Generalised Linear Models
Syllabus, Master's level, 1MS019
This course has been discontinued.
- Code
- 1MS019
- Education cycle
- Second cycle
- Main field(s) of study and in-depth level
- Mathematics A1N
- Grading system
- Fail (U), Pass (3), Pass with credit (4), Pass with distinction (5)
- Finalised by
- The Faculty Board of Science and Technology, 30 August 2018
- Responsible department
- Department of Mathematics
Entry requirements
120 credits including Analysis of Regression and Variance. Proficiency in English equivalent to the Swedish upper secondary course English 6.
Learning outcomes
On completion of the course, the student should be able to:
- have acquired a good overview of linear statistical models and their generalisations;
- be acquainted with the theory of generalised linear models;
- be able to use models with various link functions and link distributions such as models for discrete data;
- be able to perform binary logistic regression and analysis of contingency tables;
- be familiar with log-linear models;
- be familiar with quasi-likelihood methods;
- be able to analyse a given set of data using generalised linear models;
- have experiences of practical examples from various areas of applications, especially medical applications.
Content
Linear statistical models, generalised linear models. Likelihood-based inference. Models for discrete data. Logistic regression. Analysis of contingency tables. Introduction to log-linear models. Estimation and model fitting. Residual analysis. Quasi-likelihood methods. Practical examples from different application areas with emphasis on medical applications.
Instruction
Lectures, problem solving sessions and computer-assisted laboratory work.
Assessment
Written examination at the end of the course. Compulsory assignments and laboratory work during the course.
If there are special reasons for doing so, an examiner may make an exception from the method of assessment indicated and allow a student to be assessed by another method. An example of special reasons might be a certificate regarding special pedagogical support from the disability coordinator of the university.

Data block |
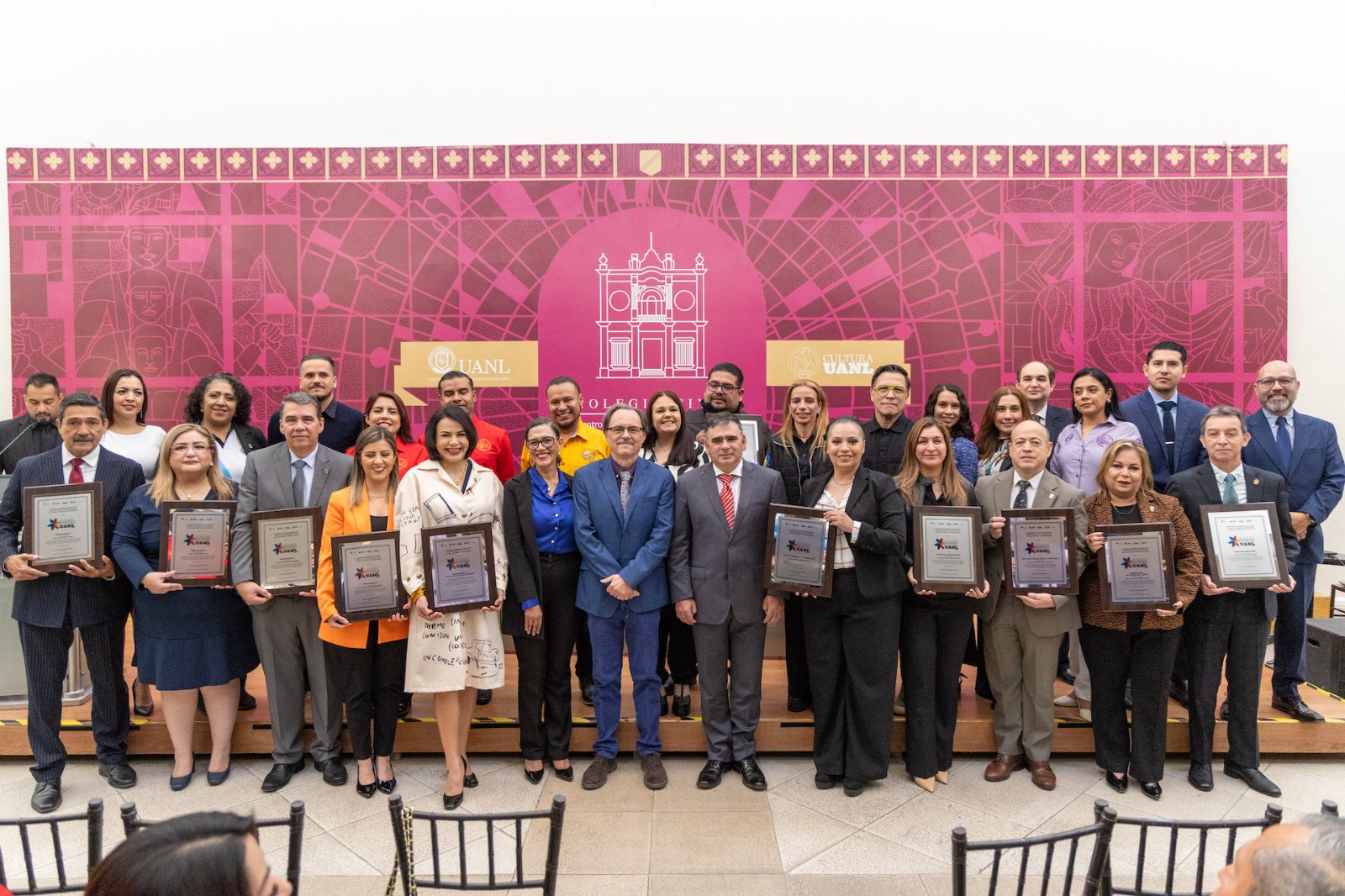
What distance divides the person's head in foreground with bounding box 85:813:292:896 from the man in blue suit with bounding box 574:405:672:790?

Instructions for the task |
What is the Spanish translation of this sentence from the course syllabus: "An example of special reasons might be a certificate regarding special pedagogical support from the disability coordinator of the university."?

Answer to this task |
Un ejemplo de motivos especiales podría ser un certificado relativo a un apoyo pedagógico especial del coordinador de discapacidad de la universidad.